Eventually, Williams stopped replying to Rodriguez’s texts and emails.
Ultimately, Rodriguez says, he ended up with only $55,000 of the settlement. He still doesn’t know what happened to the additional $120,000.
“It hurts my feelings that you work so hard, and you get screwed. And then you get a lawyer. And the lawyer screws me,” Rodriguez says. It’s really ugly and it’s really sad.”
As Rodriguez was desperately texting Williams, looking for his money, she had other things to worry about.
That February, another former client filed a civil lawsuit against her for professional negligence.
Alexander Groisman, a professor of physics at UC San Diego, hired Williams’ ex-husband, Craig DuFord, to represent him in a legal dispute with former business partners, according to the suit. When Williams and DuFord broke up, his file was transferred to her new law firm, but “no new retainer agreement was ever executed,” and Williams raised her hourly rate to $505 without telling him, he alleges.

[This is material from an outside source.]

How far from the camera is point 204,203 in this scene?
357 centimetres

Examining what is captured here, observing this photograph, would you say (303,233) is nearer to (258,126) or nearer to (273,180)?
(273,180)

Groisman alleges Williams “committed gross malpractice, grossly overbilled him and failed in her duties as an attorney” according to court filings. Groisman alleges that Williams failed to keep him updated about motions being filed, failed to file motions in his case, and billed him $120,000 “without any cognizable benefit.” Groisman also alleges in the suit that Williams “simply charged [his] credit card at her will.” (The case is still pending.)
Five months later, in July 2022, more former clients sued Williams. Damian and Lori McKinney hired the DuFord Law Firm in 2018 to represent them in two lawsuits, according to the lawsuit. They also accuse Williams of professional negligence, alleging in their suit that she billed them for work that was never done, and intentionally over-staffed their cases.
Like Groisman, the McKinneys also allege that their credit card was charged without their permission. They say their complaint that Williams’ firm failed to give them a $15,000 payout the firm was holding in trust. Finally, they say during the period of time Williams’ firm represented them, at least one “senior attorney” attached to their case was not even licensed to practice law in California. (The State Bar also alleges that Williams allowed an employee that only had a New York license to appear in California court.) The case is ongoing.
Girl boss down
Now, Williams is poised to lose everything she once banked her “girl-boss” lawyer reputation on. Her law firm is shuttered. She’s facing lawsuits from former clients accusing her of professional negligence. The California state bar has recommended that the state Supreme Court disbar her, meaning she would be unable to practice law in the state for at least five years.
Once feted as a leading light for women business owners in San Diego, one former client now describes her as “just another sleazeball lawyer who spiraled.” But that doesn’t give her former clients or former colleagues much comfort.
“I know she belongs in jail,” Goens said. “Do I feel bad for her? I almost would if she wouldn’t have ruined so many people.”
“Because that’s what she did. And there’s no way to defend that.”
Editor’s note: This story has been updated to correct the company Fernando Rodriguez was fired from.